Items listed in a dataset:
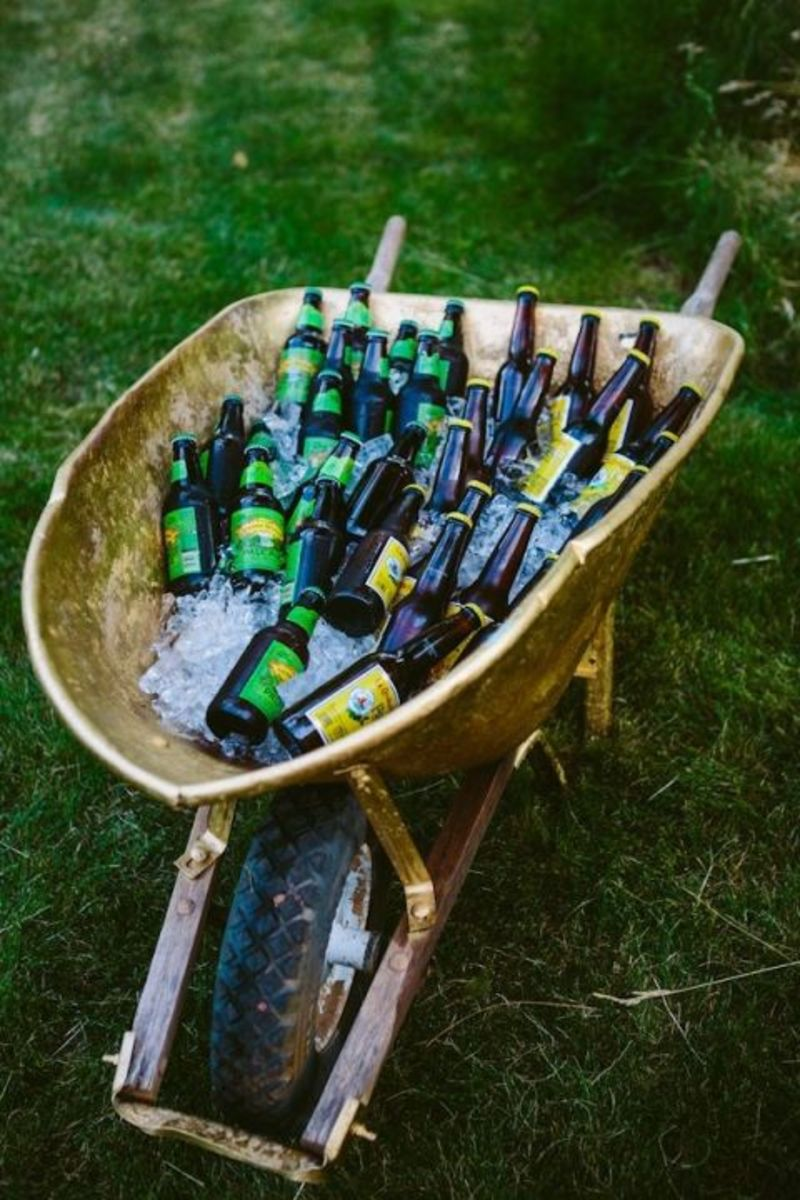 Rustic wedding ideas - old wheelbarrow + ice + beer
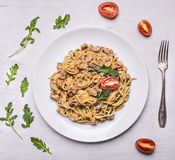 Cooked pasta with turkey and onions, tomatoes arugula on a white plate with a fork on wooden rustic background top view stock photography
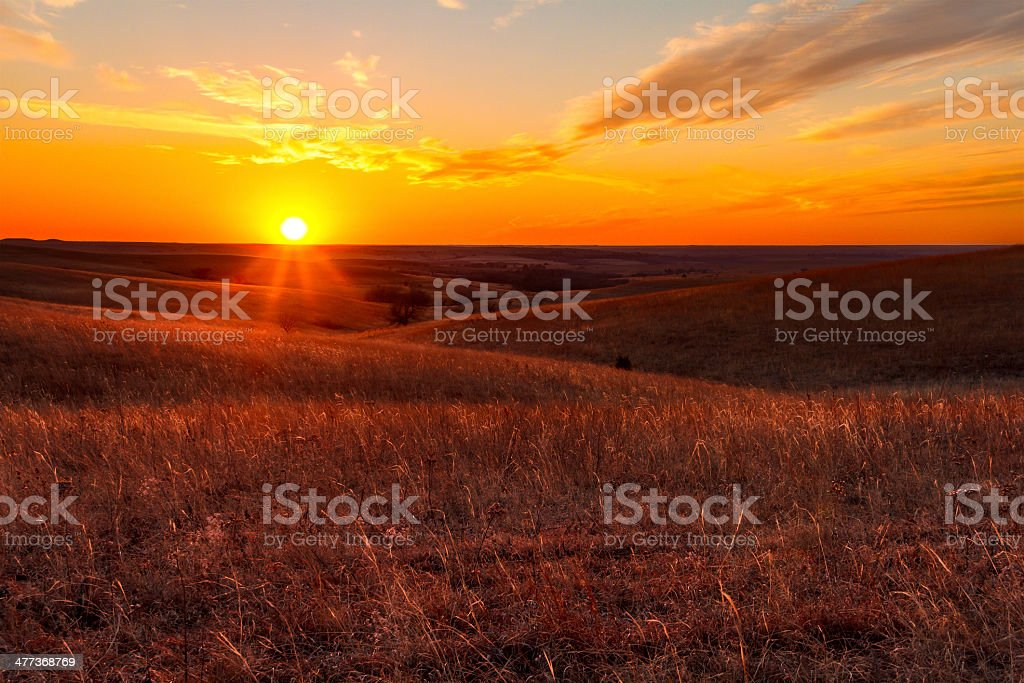 Orange glow of a sunset in Kansas Flint Hills stock photo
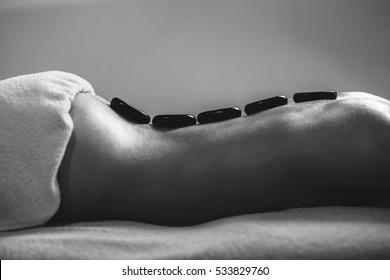 Spa Stone Massage. Beautiful Woman Getting Spa Hot Stones Massage in Spa Salon. black and white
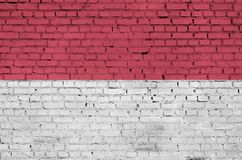 Indonesia flag is painted onto an old brick wall royalty free stock photography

### What the task requires
When the line containing "Orange glow of" has been located, retype it and each line after it through the end of the records, excluding the pictures and adding nothing else.

### Answer below
 Orange glow of a sunset in Kansas Flint Hills stock photo
 Spa Stone Massage. Beautiful Woman Getting Spa Hot Stones Massage in Spa Salon. black and white
 Indonesia flag is painted onto an old brick wall royalty free stock photography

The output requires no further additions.